PROBLEM TO WORK ON
Please copy the listing below word for word, starting with the line that contains "Between (18,73) and" and ending after the line that contains "Answer: point (29, 38), point".

══ SUPPLIED INFORMATION ══

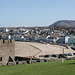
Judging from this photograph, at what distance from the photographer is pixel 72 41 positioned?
99062 mm

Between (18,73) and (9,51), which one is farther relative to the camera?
(9,51)

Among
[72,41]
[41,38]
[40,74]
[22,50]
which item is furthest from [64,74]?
[41,38]

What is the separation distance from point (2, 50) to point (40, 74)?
10641 mm

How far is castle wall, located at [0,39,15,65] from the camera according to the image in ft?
75.4

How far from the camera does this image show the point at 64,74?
42.0 ft

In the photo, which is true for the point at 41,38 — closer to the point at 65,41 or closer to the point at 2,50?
the point at 65,41

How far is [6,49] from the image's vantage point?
76.5 feet

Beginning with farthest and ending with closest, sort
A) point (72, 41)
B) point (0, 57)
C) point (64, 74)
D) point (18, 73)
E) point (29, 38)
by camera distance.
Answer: point (29, 38), point (72, 41), point (0, 57), point (18, 73), point (64, 74)

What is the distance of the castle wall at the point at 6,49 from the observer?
75.4 ft

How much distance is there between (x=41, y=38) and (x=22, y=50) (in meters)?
55.6

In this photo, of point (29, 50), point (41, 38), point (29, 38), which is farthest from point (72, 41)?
point (29, 50)

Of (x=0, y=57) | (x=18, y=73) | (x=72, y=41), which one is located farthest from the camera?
(x=72, y=41)

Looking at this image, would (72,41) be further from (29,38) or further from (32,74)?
(32,74)

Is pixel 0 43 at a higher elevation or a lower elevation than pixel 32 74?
higher
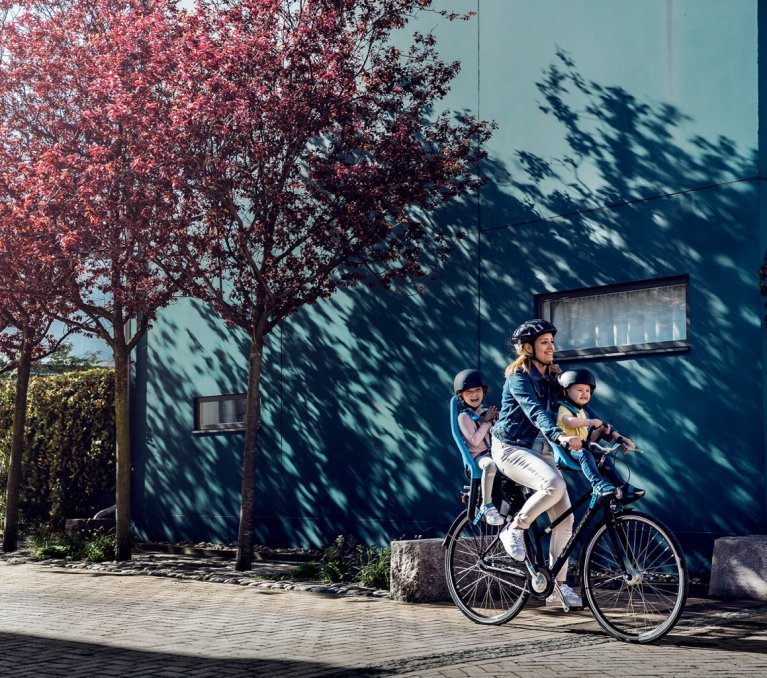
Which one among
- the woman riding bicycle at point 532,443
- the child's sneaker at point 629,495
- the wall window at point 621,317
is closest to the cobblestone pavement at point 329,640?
the woman riding bicycle at point 532,443

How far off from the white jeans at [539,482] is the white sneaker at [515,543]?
Answer: 0.16ft

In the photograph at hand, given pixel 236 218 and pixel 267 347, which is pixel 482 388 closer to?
pixel 236 218

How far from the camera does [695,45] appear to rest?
420 inches

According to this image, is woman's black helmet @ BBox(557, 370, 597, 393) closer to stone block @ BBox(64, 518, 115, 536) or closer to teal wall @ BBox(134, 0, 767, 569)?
teal wall @ BBox(134, 0, 767, 569)

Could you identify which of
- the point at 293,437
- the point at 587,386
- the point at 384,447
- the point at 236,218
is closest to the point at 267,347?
the point at 293,437

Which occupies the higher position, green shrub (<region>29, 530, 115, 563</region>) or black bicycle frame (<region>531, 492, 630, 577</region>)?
black bicycle frame (<region>531, 492, 630, 577</region>)

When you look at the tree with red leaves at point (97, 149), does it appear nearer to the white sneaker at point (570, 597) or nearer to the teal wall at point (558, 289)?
the teal wall at point (558, 289)

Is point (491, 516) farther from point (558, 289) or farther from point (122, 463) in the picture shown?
point (122, 463)

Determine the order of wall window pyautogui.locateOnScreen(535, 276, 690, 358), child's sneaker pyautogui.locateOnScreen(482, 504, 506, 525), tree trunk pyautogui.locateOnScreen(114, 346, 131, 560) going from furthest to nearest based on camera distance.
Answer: tree trunk pyautogui.locateOnScreen(114, 346, 131, 560), wall window pyautogui.locateOnScreen(535, 276, 690, 358), child's sneaker pyautogui.locateOnScreen(482, 504, 506, 525)

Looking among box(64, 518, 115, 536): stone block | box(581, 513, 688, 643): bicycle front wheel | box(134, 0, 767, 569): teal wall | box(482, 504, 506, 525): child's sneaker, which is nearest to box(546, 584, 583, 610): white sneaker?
box(581, 513, 688, 643): bicycle front wheel

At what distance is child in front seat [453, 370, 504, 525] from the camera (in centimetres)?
788

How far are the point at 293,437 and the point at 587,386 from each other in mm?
7460

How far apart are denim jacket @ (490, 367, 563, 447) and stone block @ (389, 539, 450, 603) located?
77.2 inches

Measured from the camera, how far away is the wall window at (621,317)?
10805 millimetres
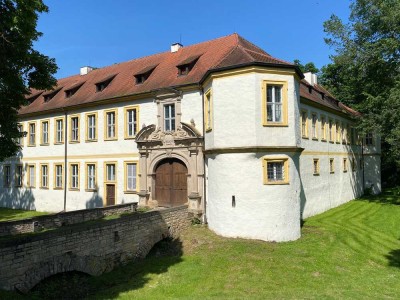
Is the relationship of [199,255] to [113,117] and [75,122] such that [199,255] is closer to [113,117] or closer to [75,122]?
[113,117]

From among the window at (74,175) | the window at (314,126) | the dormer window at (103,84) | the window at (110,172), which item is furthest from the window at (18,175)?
the window at (314,126)

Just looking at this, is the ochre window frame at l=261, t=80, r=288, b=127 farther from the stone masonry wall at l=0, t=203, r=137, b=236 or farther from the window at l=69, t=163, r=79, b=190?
the window at l=69, t=163, r=79, b=190

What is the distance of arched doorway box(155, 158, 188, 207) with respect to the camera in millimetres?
18406

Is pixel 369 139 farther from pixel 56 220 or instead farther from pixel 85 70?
pixel 56 220

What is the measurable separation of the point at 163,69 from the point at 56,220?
441 inches

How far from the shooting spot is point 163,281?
1137cm

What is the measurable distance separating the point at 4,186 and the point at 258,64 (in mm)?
22849

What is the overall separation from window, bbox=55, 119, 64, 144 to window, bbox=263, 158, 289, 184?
15.4 meters

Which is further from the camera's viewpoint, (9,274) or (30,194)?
(30,194)

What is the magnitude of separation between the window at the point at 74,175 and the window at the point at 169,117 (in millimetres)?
7876

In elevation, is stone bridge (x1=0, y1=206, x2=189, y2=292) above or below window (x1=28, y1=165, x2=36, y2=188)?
below

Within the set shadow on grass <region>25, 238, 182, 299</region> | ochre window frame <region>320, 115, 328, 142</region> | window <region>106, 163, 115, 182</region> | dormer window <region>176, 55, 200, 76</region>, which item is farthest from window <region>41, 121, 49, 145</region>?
ochre window frame <region>320, 115, 328, 142</region>

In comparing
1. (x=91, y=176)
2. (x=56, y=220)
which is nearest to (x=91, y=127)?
(x=91, y=176)

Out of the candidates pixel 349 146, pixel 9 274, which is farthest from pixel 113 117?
pixel 349 146
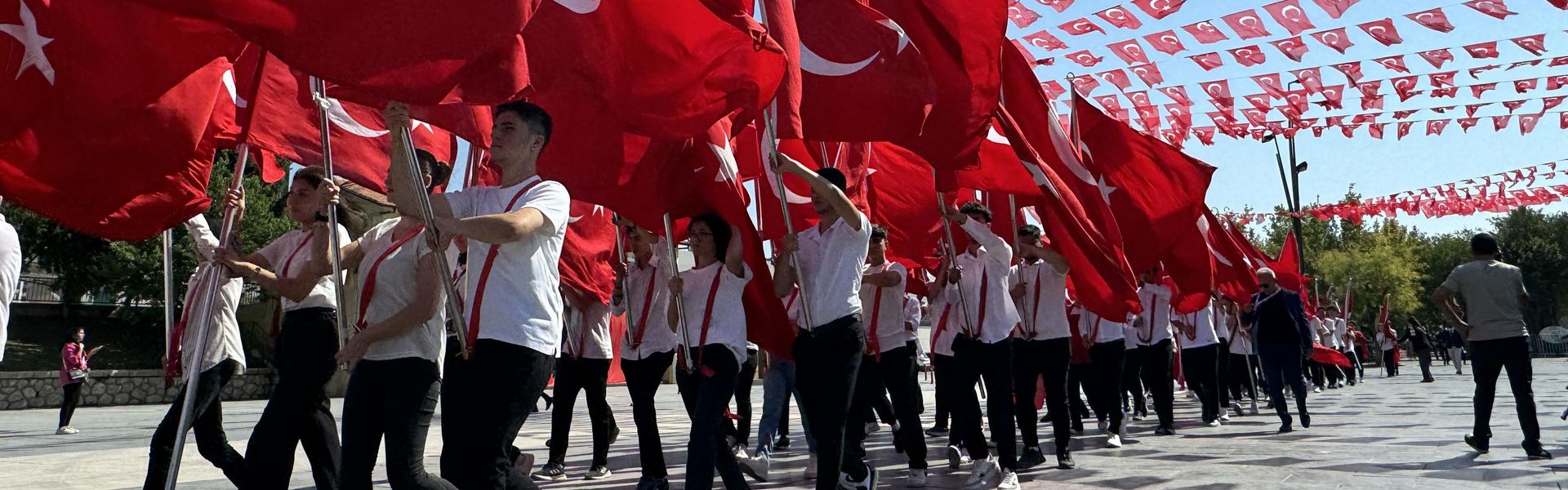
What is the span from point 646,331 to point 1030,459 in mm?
2979

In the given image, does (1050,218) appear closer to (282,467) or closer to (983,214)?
(983,214)

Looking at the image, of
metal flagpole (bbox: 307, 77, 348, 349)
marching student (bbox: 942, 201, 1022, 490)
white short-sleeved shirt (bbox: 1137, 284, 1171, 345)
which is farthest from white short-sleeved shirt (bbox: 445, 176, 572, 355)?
white short-sleeved shirt (bbox: 1137, 284, 1171, 345)

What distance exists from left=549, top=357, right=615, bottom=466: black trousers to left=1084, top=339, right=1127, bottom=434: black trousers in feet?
15.5

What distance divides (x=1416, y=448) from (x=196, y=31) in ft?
30.8

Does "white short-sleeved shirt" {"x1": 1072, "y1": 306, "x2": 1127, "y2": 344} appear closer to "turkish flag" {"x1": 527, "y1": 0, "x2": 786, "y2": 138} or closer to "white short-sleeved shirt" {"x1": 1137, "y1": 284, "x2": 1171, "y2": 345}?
"white short-sleeved shirt" {"x1": 1137, "y1": 284, "x2": 1171, "y2": 345}

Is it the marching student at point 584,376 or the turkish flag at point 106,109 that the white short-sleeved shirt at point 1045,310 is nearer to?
the marching student at point 584,376

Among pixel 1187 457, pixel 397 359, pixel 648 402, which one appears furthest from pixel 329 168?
pixel 1187 457

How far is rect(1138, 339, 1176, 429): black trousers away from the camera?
1212cm

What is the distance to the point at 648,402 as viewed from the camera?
7.82m

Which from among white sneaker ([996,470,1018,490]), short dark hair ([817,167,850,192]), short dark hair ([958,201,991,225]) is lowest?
white sneaker ([996,470,1018,490])

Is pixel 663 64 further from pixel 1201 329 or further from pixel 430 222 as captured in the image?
pixel 1201 329

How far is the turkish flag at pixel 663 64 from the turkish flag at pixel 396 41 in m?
1.13

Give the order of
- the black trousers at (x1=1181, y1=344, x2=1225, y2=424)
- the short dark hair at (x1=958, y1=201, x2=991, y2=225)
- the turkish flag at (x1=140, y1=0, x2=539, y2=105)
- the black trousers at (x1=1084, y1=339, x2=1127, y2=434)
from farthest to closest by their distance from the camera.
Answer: the black trousers at (x1=1181, y1=344, x2=1225, y2=424)
the black trousers at (x1=1084, y1=339, x2=1127, y2=434)
the short dark hair at (x1=958, y1=201, x2=991, y2=225)
the turkish flag at (x1=140, y1=0, x2=539, y2=105)

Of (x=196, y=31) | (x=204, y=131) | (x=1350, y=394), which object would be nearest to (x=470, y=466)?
(x=196, y=31)
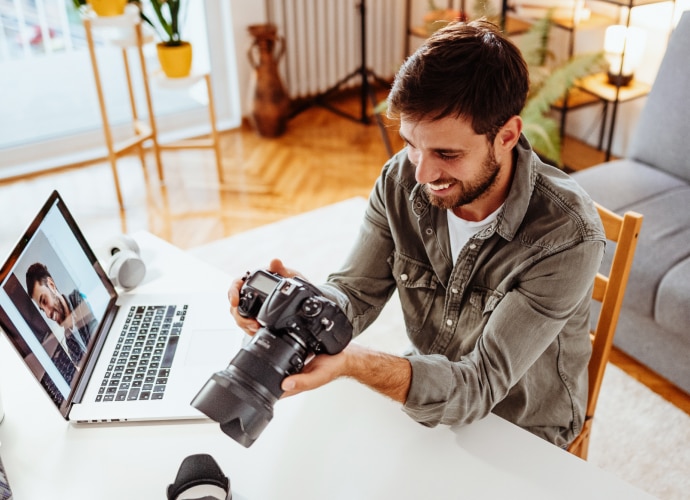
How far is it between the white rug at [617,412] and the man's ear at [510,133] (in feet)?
3.40

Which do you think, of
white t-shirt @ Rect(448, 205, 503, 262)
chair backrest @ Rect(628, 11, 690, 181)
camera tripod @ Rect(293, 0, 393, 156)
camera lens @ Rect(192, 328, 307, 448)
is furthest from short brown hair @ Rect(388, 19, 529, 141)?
camera tripod @ Rect(293, 0, 393, 156)

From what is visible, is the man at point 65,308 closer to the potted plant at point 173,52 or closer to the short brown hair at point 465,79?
the short brown hair at point 465,79

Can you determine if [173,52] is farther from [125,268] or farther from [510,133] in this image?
[510,133]

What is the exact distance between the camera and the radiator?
392 cm

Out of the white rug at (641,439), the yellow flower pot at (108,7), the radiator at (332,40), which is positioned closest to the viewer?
the white rug at (641,439)

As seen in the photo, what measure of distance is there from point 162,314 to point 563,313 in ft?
2.36

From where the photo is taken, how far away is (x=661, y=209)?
2.32 m

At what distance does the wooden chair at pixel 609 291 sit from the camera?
1.38m

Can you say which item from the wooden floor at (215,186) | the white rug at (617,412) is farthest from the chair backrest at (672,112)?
the wooden floor at (215,186)

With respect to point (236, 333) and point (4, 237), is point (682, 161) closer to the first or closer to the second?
point (236, 333)

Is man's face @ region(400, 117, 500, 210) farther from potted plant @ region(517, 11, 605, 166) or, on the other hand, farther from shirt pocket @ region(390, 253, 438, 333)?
potted plant @ region(517, 11, 605, 166)

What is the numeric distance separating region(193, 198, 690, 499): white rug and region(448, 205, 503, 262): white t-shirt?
88 cm

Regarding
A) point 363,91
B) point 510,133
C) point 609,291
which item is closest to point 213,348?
point 510,133

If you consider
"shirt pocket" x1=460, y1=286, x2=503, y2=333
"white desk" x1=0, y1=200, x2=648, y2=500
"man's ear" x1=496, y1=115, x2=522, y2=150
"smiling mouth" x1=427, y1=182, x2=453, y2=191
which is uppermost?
"man's ear" x1=496, y1=115, x2=522, y2=150
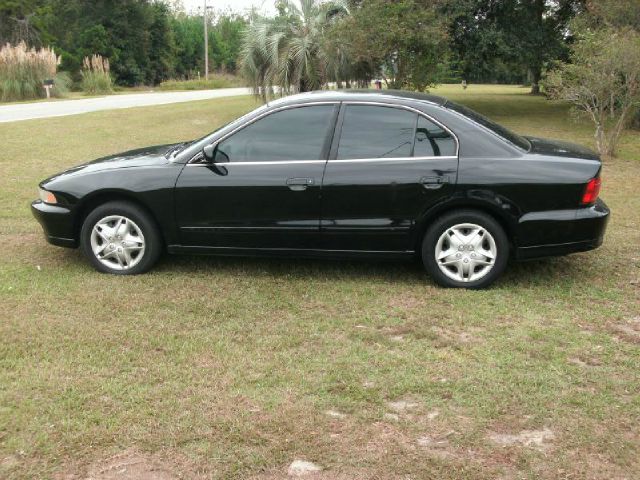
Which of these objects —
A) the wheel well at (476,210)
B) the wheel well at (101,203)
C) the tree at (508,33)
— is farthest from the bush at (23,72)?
the wheel well at (476,210)

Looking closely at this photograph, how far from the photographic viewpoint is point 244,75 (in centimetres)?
2045

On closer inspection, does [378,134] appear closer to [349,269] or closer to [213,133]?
[349,269]

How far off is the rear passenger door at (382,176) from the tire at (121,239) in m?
1.47

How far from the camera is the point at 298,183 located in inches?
205

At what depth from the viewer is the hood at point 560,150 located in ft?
17.4

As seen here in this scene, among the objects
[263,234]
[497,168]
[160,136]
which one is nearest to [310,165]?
[263,234]

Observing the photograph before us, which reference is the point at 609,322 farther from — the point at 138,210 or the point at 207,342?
the point at 138,210

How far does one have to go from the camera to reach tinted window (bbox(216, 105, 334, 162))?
5305 mm

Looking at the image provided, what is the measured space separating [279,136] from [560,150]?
231 cm

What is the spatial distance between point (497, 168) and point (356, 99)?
1252 mm

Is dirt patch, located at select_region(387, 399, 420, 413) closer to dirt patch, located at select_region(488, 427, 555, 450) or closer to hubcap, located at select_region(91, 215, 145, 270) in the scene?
dirt patch, located at select_region(488, 427, 555, 450)

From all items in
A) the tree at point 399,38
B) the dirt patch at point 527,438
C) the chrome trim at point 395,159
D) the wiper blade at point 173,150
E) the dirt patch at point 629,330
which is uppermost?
the tree at point 399,38

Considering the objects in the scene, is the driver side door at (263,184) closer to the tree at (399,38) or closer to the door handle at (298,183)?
the door handle at (298,183)

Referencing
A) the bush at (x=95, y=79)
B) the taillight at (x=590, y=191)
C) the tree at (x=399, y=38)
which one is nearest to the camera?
the taillight at (x=590, y=191)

═══

EXERCISE RESULT
Between (18,73) and (9,51), which one is farther relative to the camera?
(9,51)

Among
[72,41]
[41,38]
[40,74]
[22,50]
which item is furthest from [64,74]?
[41,38]

What is the separation distance from point (2, 50) to point (40, 74)?
10641 mm

How far is castle wall, located at [0,39,15,65] from the camera according to the image in ft?
75.4

How far from the camera does this image show the point at 64,74?
42.0 ft

In the photo, which is true for the point at 41,38 — closer to the point at 65,41 or closer to the point at 2,50?
the point at 65,41

How far is [6,49] from the image's vantage point?
76.5 feet

Beginning with farthest and ending with closest, sort
A) point (72, 41)
B) point (0, 57)
C) point (64, 74)
D) point (18, 73)
E) point (29, 38)
by camera distance.
Answer: point (29, 38), point (72, 41), point (0, 57), point (18, 73), point (64, 74)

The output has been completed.